Investigadores que examinan la relación entre la dieta y el sueño han descubierto que una alimentación más saludable puede traducirse en un mejor descanso y un recuerdo más claro de los sueños. En contraste, los lácteos podrían ser un desencadenante de las pesadillas. La teoría planteada es que la intolerancia a la lactosa genera molestias digestivas durante la noche, lo que afecta el sueño y, por ende, los sueños.
El estudio, que consultó a más de mil estudiantes de la Universidad MacEwan, reveló una fuerte correlación entre las pesadillas y la intolerancia a la lactosa, sugiriendo que los síntomas gastrointestinales pueden perturbar el sueño. El Dr. Tore Nielsen, principal autor del estudio, afirmó que la gravedad de las pesadillas está estrechamente relacionada con estas intolerancias, sugiriendo que ajustar los hábitos alimenticios podría ser una solución para quienes sufren de estos problemas nocturnos.
Cerca de un tercio de los encuestados reportó pesadillas frecuentes, destacando que las mujeres son más propensas a recordarlas y a experimentar sueños perturbadores. Aproximadamente el 40% de los participantes creía que cenar tarde o ingerir ciertos alimentos impactaba su sueño, mientras que un 25% informó que su descanso podría agravarse debido a la alimentación.
Los jóvenes cuestionados identificaron como principales responsables de sus problemas de sueño a los dulces, alimentos picantes y productos lácteos. Aunque solo un pequeño porcentaje concibió que su dieta influía en la intensidad de sus sueños, muchos coincidieron en que los lácteos y azúcares contribuían a que sus noches fueran más extrañas o perturbadoras.
A pesar de la notoria vinculación entre la intolerancia a la lactosa y las pesadillas, aún persisten interrogantes sobre cómo interactúan la dieta y el sueño.

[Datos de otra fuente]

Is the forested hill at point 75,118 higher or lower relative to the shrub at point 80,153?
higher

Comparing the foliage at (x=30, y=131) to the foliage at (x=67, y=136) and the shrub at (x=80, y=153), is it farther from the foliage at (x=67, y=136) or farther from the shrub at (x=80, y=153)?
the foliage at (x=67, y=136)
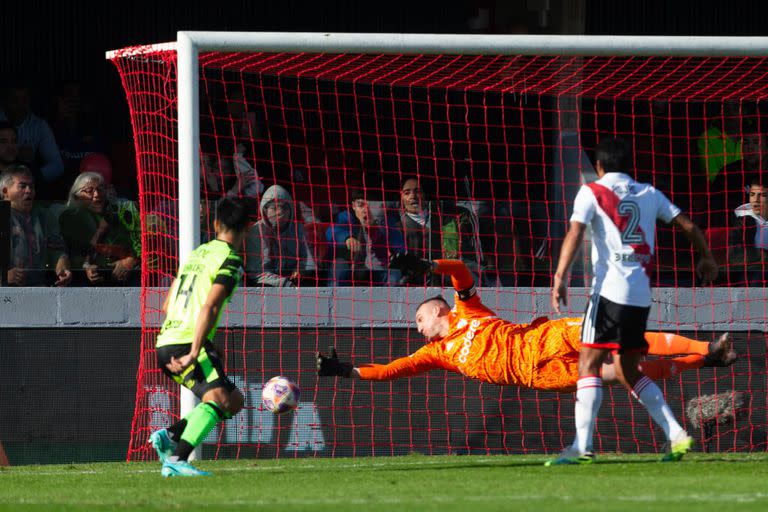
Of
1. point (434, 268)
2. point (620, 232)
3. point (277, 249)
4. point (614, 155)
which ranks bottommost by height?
point (434, 268)

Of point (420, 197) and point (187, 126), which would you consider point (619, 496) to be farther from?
point (420, 197)

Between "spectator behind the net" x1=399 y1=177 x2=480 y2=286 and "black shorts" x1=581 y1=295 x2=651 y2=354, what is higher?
"spectator behind the net" x1=399 y1=177 x2=480 y2=286

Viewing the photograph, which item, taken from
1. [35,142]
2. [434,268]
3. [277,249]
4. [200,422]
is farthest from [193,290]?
[35,142]

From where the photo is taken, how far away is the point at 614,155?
26.0 ft

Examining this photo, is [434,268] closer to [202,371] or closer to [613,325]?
[613,325]

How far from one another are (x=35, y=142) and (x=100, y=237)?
274 centimetres

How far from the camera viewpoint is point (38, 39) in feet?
51.7

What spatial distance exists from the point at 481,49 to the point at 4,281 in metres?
4.38

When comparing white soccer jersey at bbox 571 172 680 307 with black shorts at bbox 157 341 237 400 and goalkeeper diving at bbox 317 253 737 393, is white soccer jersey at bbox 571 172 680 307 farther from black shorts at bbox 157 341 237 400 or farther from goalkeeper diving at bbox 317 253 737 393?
black shorts at bbox 157 341 237 400

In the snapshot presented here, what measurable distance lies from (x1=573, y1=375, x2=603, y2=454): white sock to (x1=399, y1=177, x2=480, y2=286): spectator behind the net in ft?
10.9

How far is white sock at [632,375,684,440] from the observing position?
8.09 m

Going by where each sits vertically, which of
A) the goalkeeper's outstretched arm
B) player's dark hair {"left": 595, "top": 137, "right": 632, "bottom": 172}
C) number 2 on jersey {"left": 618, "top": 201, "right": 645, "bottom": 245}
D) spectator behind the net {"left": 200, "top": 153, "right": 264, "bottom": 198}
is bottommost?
the goalkeeper's outstretched arm

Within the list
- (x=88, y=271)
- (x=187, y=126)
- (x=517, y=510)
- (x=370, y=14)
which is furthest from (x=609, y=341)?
(x=370, y=14)

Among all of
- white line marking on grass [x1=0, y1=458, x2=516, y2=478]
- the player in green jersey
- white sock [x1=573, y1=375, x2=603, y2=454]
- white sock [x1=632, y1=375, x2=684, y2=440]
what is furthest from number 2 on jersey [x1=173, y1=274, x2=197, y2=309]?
white sock [x1=632, y1=375, x2=684, y2=440]
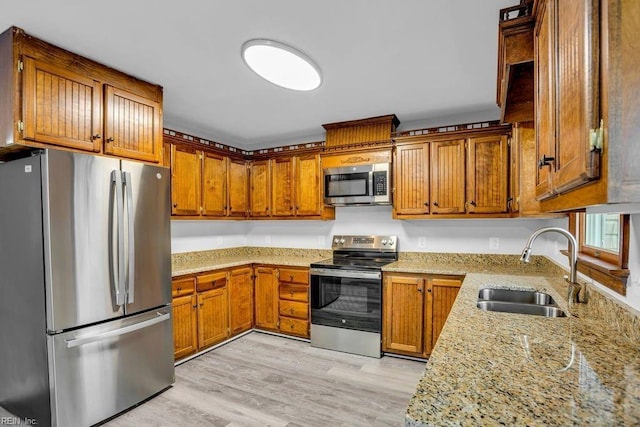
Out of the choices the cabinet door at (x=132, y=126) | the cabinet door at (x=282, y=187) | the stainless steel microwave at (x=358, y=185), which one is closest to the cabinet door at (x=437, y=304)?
the stainless steel microwave at (x=358, y=185)

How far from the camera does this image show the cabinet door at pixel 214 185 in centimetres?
365

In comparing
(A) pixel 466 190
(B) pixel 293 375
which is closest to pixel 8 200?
(B) pixel 293 375

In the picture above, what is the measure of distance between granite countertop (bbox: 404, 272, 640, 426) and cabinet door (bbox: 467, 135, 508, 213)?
5.71 ft

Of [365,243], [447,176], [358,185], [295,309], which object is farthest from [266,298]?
[447,176]

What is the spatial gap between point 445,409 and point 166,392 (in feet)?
8.31

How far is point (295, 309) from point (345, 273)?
0.78 metres

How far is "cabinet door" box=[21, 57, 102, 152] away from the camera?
1.91 m

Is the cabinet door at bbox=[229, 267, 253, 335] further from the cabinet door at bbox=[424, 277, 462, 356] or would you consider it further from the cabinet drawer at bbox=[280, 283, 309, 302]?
the cabinet door at bbox=[424, 277, 462, 356]

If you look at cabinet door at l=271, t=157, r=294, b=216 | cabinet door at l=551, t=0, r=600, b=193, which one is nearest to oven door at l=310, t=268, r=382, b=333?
cabinet door at l=271, t=157, r=294, b=216

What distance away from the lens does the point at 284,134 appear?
4.16 meters

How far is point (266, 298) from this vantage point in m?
3.85

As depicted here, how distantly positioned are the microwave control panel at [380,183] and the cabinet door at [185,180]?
1934 mm

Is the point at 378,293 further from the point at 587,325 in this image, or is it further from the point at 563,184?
the point at 563,184

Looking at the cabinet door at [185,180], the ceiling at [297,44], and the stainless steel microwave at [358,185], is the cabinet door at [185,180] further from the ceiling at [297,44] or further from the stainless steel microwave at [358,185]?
the stainless steel microwave at [358,185]
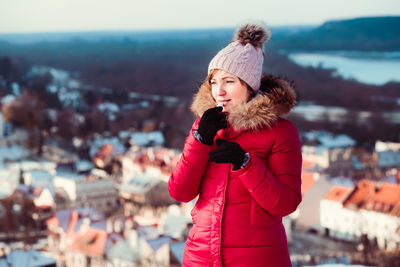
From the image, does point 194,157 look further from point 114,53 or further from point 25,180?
point 114,53

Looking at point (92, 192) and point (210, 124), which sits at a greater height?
point (210, 124)

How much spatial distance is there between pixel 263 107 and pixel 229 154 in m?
0.10

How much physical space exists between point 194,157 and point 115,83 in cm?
3089

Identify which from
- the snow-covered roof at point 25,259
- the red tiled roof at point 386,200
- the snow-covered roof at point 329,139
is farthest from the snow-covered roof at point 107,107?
the snow-covered roof at point 25,259

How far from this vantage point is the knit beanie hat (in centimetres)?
79

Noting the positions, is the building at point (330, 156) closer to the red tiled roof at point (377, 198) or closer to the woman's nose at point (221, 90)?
the red tiled roof at point (377, 198)

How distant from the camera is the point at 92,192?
36.2ft

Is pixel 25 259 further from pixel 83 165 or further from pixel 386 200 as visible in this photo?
pixel 83 165

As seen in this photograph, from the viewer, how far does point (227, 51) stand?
0.80 meters

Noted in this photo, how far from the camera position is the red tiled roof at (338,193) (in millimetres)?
8374

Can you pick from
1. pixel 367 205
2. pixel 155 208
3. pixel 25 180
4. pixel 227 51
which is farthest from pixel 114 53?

Podría ser que una mala alimentación afectase el sueño, o viceversa, e incluso podría haber un tercer factor en juego. Por lo tanto, los investigadores subrayan la necesidad de investigaciones más amplias y experimentales con diversas poblaciones para clarificar estos hallazgos y comprender mejor los mecanismos que los subyacen.
En futuras exploraciones, se plantea la posibilidad de realizar estudios controlados para examinar el impacto de alimentos específicos, como el queso, en la calidad del sueño y el contenido de los sueños. Aunque la información presentada es del año 2025, la relevancia de estos hallazgos podría ofrecer nuevas perspectivas sobre cómo nuestro consumo alimenticio influye en nuestras experiencias nocturnas.
Así que, si al cerrar los ojos te encuentras atrapado en un torbellino de pesadillas, quizás es momento de reflexionar sobre lo que has cenado. Una elección más consciente podría ser la clave para un descanso reparador y sueños placenteros.